Jason Twell, Morecambe

Those of us who have strived to export UK manufactured goods will understand BAE's position. We should not pass judgement based only our own moral standards when the countries to which we export make the rules. If we do not play by their rules and accept the fact that their moral standards differ from ours, we will not be successful in those countries - because our foreign competitors will accept the rules and pick up the orders.
Phil, Henley-on-Thames

Why do our institutions adopt a superior position to the detriment of our industry? BAE employs vast numbers and needs to maintain an order book in the face of stiff competition from others, such as France, who do not put handcuffs on business and accept that such tactics are essential in today's competitive world. Please stop being so purist and wake up to the realities of our current commercial climate while we still have some remnants of industry left!
Phil, Lincoln

If BAE don't take the contracts, someone else will

Contracts like these have always had a sizeable 'underhand' nature to them. It's the way business is done.
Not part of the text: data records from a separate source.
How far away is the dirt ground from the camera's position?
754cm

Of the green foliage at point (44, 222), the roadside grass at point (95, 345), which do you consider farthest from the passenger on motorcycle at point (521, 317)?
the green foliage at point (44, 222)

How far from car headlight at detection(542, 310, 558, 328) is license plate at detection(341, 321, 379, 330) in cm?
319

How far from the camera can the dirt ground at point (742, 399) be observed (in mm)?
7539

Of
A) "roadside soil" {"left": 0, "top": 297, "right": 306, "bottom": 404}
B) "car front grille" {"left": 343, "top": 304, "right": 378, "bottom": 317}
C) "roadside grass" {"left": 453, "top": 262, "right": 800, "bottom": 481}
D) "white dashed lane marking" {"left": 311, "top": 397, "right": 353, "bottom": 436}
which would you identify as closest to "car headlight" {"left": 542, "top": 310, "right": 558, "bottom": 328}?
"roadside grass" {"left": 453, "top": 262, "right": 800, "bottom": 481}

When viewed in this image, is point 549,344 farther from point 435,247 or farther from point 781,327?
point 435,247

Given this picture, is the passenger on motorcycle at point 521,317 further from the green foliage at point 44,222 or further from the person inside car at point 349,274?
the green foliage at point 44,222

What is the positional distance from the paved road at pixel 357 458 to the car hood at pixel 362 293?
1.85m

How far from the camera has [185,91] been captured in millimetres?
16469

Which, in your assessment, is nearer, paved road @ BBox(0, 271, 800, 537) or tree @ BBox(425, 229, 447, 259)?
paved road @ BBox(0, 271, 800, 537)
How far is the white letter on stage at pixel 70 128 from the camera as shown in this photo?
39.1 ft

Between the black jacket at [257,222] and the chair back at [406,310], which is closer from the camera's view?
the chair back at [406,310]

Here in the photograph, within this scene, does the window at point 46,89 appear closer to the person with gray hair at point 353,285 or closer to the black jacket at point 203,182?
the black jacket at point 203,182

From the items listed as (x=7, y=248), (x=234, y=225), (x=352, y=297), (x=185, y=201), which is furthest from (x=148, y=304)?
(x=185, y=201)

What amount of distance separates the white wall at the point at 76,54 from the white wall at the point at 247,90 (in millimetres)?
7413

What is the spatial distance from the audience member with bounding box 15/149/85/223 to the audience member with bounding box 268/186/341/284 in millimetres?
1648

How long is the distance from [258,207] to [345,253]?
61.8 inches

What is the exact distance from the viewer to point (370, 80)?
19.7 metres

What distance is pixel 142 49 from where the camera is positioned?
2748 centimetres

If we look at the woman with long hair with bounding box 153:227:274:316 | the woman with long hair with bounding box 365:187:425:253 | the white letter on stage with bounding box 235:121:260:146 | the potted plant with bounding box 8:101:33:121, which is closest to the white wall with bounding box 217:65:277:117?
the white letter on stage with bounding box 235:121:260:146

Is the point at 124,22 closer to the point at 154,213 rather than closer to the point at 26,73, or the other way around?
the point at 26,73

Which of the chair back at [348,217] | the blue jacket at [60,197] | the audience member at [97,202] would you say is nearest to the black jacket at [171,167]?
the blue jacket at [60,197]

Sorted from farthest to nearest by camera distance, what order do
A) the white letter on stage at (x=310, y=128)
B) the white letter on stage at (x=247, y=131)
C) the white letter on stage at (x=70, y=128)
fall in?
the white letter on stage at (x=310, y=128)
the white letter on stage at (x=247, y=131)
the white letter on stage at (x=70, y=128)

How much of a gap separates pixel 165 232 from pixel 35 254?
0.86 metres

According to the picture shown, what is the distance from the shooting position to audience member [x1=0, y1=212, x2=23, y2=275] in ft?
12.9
If BAE don't take the contracts, someone else will. So when we suffer all the job losses and income reduction implicit in conducting ourselves 'ethically', we can feel content about our clear conscience, as we stand in the soup queue.
Paul Bennett, Oxford

Here we have a major company that brings money into the country and employs thousands of people yet we want to fine this company £1bn. On the other hand we have a bunch of people in Westminster who take money out of the country and put it in their own pockets via false/immoral claims and we do nothing.
John Woodhouse, Barrow

These allegations relate to business activities carried out in 'the rest of the world.' Unfortunately not all countries have high ethical values and in order to attract their business local standards are necessary. Therefore why should it be of any concern to a British worker, that a possible bribe has been made, in a foreign country, in order to give him work? It is the dishonesty and corruption taking place in this country which concerns me. The attorney general is in no position to judge indiscretions alleged to have been committed by others, neither are any others involved in our political system.